By 1998, Zaccagnini was representing Tripp and had his hands full representing her in federal investigations into the Clinton scandal. He asked Murtha to handle the Howard-based wiretap investigation.

Two years and countless news conferences and media briefings and late nights later, Murtha won in Howard County. State prosecutors dropped their case after Howard Circuit Judge Diane O. Leasure ruled that Monica Lewinsky's testimony about a taped December 1997 conversation was inadmissible as evidence because it was tainted by Tripp's immunized testimony.
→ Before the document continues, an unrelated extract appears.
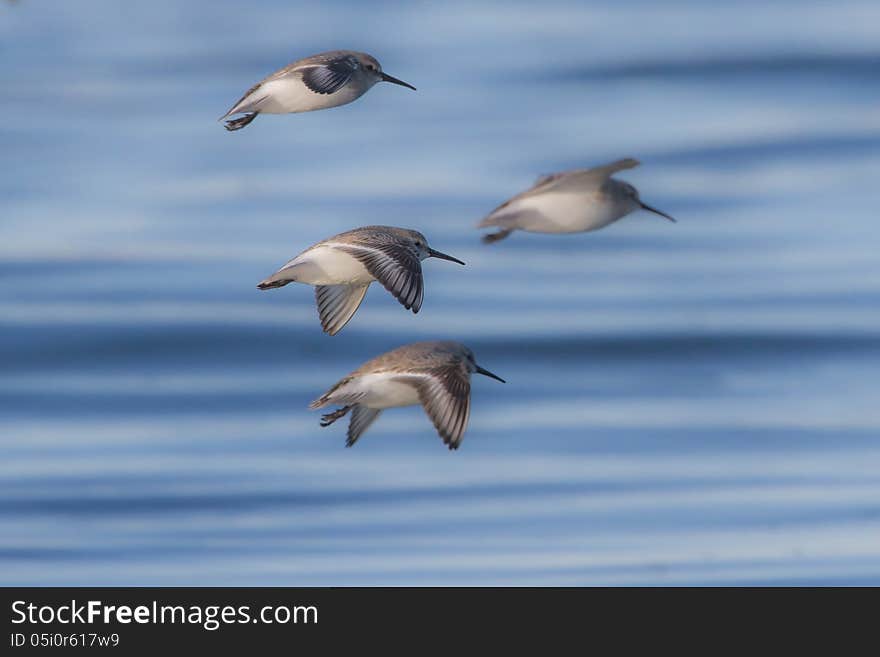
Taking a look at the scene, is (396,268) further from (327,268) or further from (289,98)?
(289,98)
Throughout the court proceedings, Leasure says, she was impressed by Murtha's preparation and lack of "grandstanding." "He treated that case the way he'd treat any other case," she said recently. "It brought a lot of notoriety to him, but it didn't change him."

Prosecutors who have tried cases against Murtha since that time agree.

"Joe's Joe," said Carroll County Deputy State's Attorney Tracy A. Gilmore, a longtime friend. "He was Joe back then, and he's the same Joe now."

Still, Irwin said, the Joe Murtha of today is more confident, more seasoned, more "complete" since the Tripp case ended in May 2000. He has also become a sought-after attorney, recognized for his "professionalism," his ability to react on the spot and his devotion to his clients, fellow lawyers say.

"I think both of us have seen our practices explode since that case," said Zaccagnini, who mainly handles white-collar crime and civil insurance defense. "This has definitely been the springboard for him."